L’âge et la durée d’évolution du diabète augmentent le risque d’ulcération en raison notamment de l’accroissement de la prévalence de la neuropathie. La présence d’autres
complications comme la rétinopathie et la néphropathie (avec un risque particulièrement
élevé chez les dialysés), l’état psychologique et les conditions sociales sont aussi à prendre
en compte. Un antécédent d’ulcération est le facteur de risque le plus important car la récidive est très fréquente.

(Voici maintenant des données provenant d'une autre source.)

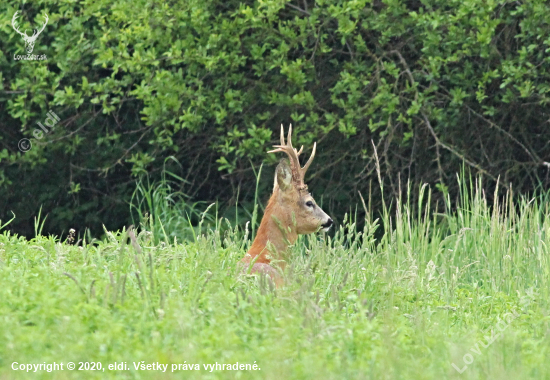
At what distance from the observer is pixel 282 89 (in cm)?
957

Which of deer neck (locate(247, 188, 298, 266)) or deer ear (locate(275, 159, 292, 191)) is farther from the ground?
deer ear (locate(275, 159, 292, 191))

4. Comment déterminer le pied à risque ?
Tout patient diabétique devrait bénéficier d’un examen annuel de dépistage pour identifier
le pied à risque. Cet examen inclut l’observation des déformations éventuelles du pied, la
recherche d’une neuropathie (test au mono-filament, diapason ou neurothésiomètre) et
l’évaluation du statut vasculaire (palpation des pouls, mesure de l’Index de Pression Systolique = IPS). Suite à cet examen, il est possible de définir pour chaque patient son niveau
de risque lésionnel.
Calcul du profil de risque
0
Pas d’anomalie
1
Neuropathie isolée
2a
Neuropathie + déformation légère
2b
Neuropathie + déformation sévère
3
Antécédent d’amputation ou d’ulcère
Artériopathie ou pied de Charcot
Dès le groupe à risque 1, il faut renforcer la
surveillance et informer le patient des mesures
préventives à mettre en œuvre tant pour l’hygiène des pieds que pour le chaussage approprié. Il faut également lui conseiller une prise
en charge par un podologue agréé.
5. Que faire en cas de plaie ?
Désinfecter la plaie avec une compresse stérile et un antiseptique non coloré. Ne jamais
utiliser de pommades ni d’antibiotiques locaux. Couvrir la plaie avec une compresse stérile
sèche maintenue par un sparadrap hypoallergénique. Consulter rapidement le médecin
traitant même pour une plaie paraissant minime. Etre en ordre de vaccination antitétanique.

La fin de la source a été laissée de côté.